Da Herr Ruas in seinem Alter nicht alleine reisen kann, begleitete ihn Frau Hernandez bei zweiwöchigen Aufenthalten in Brasilien im März 2022 und im März dieses Jahres. Er und Frau Hernandez verbrachten dort viele Stunden und tauschten auf seinem Balkon mit Blick auf den Zuckerhut Lebensgeschichten aus.

Dass sie so viel Zeit allein mit ihm verbrachten, stärkte ihre Bindung noch mehr. Als sie den Anruf erhielt, dass er an diesem Kiosk gestürzt war, rannte sie aus der Tür und rannte zwei Blocks weiter, obwohl sie einen Stiefel an ihrem linken Fuß hatte. Während der Polizist immer noch am Telefon war, sagte sie ihm, er solle nicht ohne sie gehen. „Ich hatte Angst, dass er sterben würde. Dass niemand da sein würde, um seinen letzten Atemzug oder sein letztes Wort zu hören“, sagte sie.

Sie hielt Händchen mit Herrn Ruas im Krankenwagen. Er hatte sich das Becken gebrochen und Herr Ruas sagte, die Ärzte gehen davon aus, dass er einen leichten Schlaganfall erlitten habe.

Herr Ruas, der nicht gehen konnte, blieb wochenlang im Krankenhaus und wurde Anfang August zur Physiotherapie in ein Rehabilitationszentrum verlegt. Frau Hernandez besuchte ihn fast jeden Tag, um ihm die Haare zu kämmen, die Zähne zu putzen und ihm zu versichern, dass er im Reha-Zentrum nicht sterben und seine Mobilität wiedererlangen würde.

Herr Ruas sprach durch den Dolmetscher von seinem Bett im Reha-Zentrum aus darüber, wie dankbar er ist, Frau Hernandez in seinem Leben zu haben. „Sie hat auch ihre Familie, verstehst du? Aber sie hat mir ihre ganze Aufmerksamkeit geschenkt“, sagte er.
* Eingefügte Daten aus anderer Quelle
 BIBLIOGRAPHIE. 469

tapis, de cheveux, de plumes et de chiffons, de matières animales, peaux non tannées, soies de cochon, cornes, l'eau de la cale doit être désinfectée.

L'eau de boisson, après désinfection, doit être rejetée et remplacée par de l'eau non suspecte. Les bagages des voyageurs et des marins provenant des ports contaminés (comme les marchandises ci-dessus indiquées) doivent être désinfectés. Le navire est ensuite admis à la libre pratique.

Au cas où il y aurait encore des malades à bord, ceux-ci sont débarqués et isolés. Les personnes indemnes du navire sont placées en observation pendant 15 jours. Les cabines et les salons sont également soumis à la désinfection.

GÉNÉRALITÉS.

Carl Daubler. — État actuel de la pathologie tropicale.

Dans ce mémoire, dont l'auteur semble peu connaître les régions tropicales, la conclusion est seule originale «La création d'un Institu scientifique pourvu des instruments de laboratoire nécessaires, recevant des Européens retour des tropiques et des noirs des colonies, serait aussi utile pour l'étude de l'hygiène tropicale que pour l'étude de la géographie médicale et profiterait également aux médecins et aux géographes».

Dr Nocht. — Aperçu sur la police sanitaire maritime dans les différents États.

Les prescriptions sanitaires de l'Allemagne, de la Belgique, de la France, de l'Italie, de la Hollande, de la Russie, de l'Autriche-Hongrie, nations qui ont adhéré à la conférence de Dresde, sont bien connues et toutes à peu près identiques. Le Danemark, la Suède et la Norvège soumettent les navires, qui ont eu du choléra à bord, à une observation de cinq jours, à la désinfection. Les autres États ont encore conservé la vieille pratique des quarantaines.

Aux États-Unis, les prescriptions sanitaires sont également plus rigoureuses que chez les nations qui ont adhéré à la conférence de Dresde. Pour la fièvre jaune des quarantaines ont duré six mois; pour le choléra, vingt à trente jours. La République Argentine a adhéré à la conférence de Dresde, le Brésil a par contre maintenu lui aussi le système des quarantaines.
Er kann wieder laufen und hat beschlossen, die Wohnung, in der er seit mehr als vier Jahrzehnten lebt, endgültig zu verlassen.

Frau Hernandez plant, ihn im Oktober nach Brasilien zu begleiten, wo beide wissen, dass es seine letzte Ruhestätte sein wird. Sie weinte bei dem Gedanken.

„Ich werde ihn vermissen“, sagte sie.